„Verboten!“: Internationales Festival des deutschen Film-Erbes in Prag

Foto: Archiv des Deutschen Filminstituts

„Verboten! – Filmzensur in Europa“. So lautet das Motto des Internationalen Festivals „cinefest“. Vom 13. bis 18. März werden in Prag berühmte Klassiker und vergessene oder verloren geglaubte Schätze des deutschsprachigen und europäischen Film-Erbes gezeigt.

Das „cinefest“ beschäftigt sich alljährlich mit ausgewählten Themen der europäischen Filmgeschichte. Die zehnte Ausgabe des Festivals widmet sich der Filmzensur in Europa. Die Veranstalter wollen zeigen, was im 20. Jahrhundert von Politikern, Gesetzgebern oder Institutionen der Filmwirtschaft für unerwünscht und verboten erklärt wurde. Solche Filme waren dann nur entschärft, oder gar nicht auf der Leinwand zu sehen.

Erika Wottrich  (Foto: Archiv des „cinefests“)
Organisiert wird das Festival vom Hamburger Centrum für Filmforschung ‚CineGraph‘ und dem Berliner Bundes-Filmarchiv. Im Herbst jedes Jahres werden in Hamburg mehr als 25 Streifen zum jeweiligen Motto präsentiert. Danach zieht das Festival weiter in andere Städte, unter anderem nun zum sechsten Mal nach Prag. Erika Wottrich organisiert das ‚cinefest‘:

„2007 waren deutsch-tschechische Filmbeziehungen Thema des ‚cinefests‘ und wir arbeiteten zum ersten Mal sehr eng mit dem Tschechischen Nationalen Filmarchiv zusammen. Dies führte dazu, dass das ‚cinefest‘ im Frühjahr 2008 auch nach Prag kam und Teile des Programmes übernommen wurden. Seitdem ist Prag ein fester Bestandteil, auch wenn die deutsch-tschechischen Beziehungen nicht immer bestimmendes Thema sind. Auf ihnen liegt jedoch stets ein Schwerpunkt.“

Ponrepo-Kino  | Foto: Kristýna Maková,  Radio Prague International
Von den Filmen, die in Hamburg zu sehen waren, werden acht in Prag gezeigt. Das fünftägige Festival findet im Ponrepo-Kino statt, Milan Klepikov ist Leiter des Kinos:

„Es ging mir darum, Filme aus vielen verschiedenen Zeiten auszuwählen: aus der Weimarer Republik, aus der alten Bundesrepublik und aus der DDR. Außerdem zeigen wir drei Beispiele aus der ehemaligen Tschechoslowakei. Die Mehrheit der Filme wurde verboten, da sie entweder dem politischen System, oder der Sexualmoral der jeweiligen Zeit widersprachen.“

‚Ekstase‘ | Foto: public domain
Die Zensur äußerte sich dabei auf verschiedenen Stufen. Manche Filme wurden während der Produktion verändert oder gekürzt, oder aber der Inhalt wurde nachträglich zum Beispiel durch die Synchronisation verfälscht. Die Eingriffe waren allerdings nicht nur staatlich: oft setzten auch die Filmverleiher selbst entscheidende Änderungen durch.

▶ **Datensätze**:

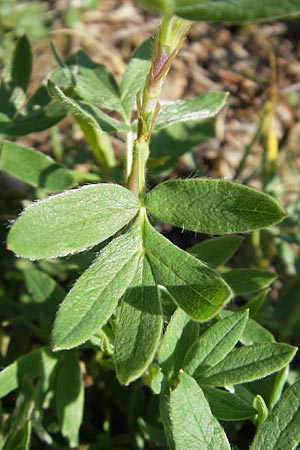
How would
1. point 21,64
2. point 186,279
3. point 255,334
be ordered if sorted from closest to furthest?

▶ **Aufgabenstellung**:
Beantworte anhand des Textes über das Filmfestival in Prag:
(a) Welches Thema hatte das „cinefest“ im Jahr 2007?
(b) Wie viele der in Hamburg gezeigten Filme laufen in Prag?
(c) In welchem Kino findet das Festival in Prag statt?
Das Material wird hier nicht gebraucht.

▶ **Richtige Antwort**:
(a) Deutsch-tschechische Filmbeziehungen.
(b) Acht.
(c) Im Ponrepo-Kino.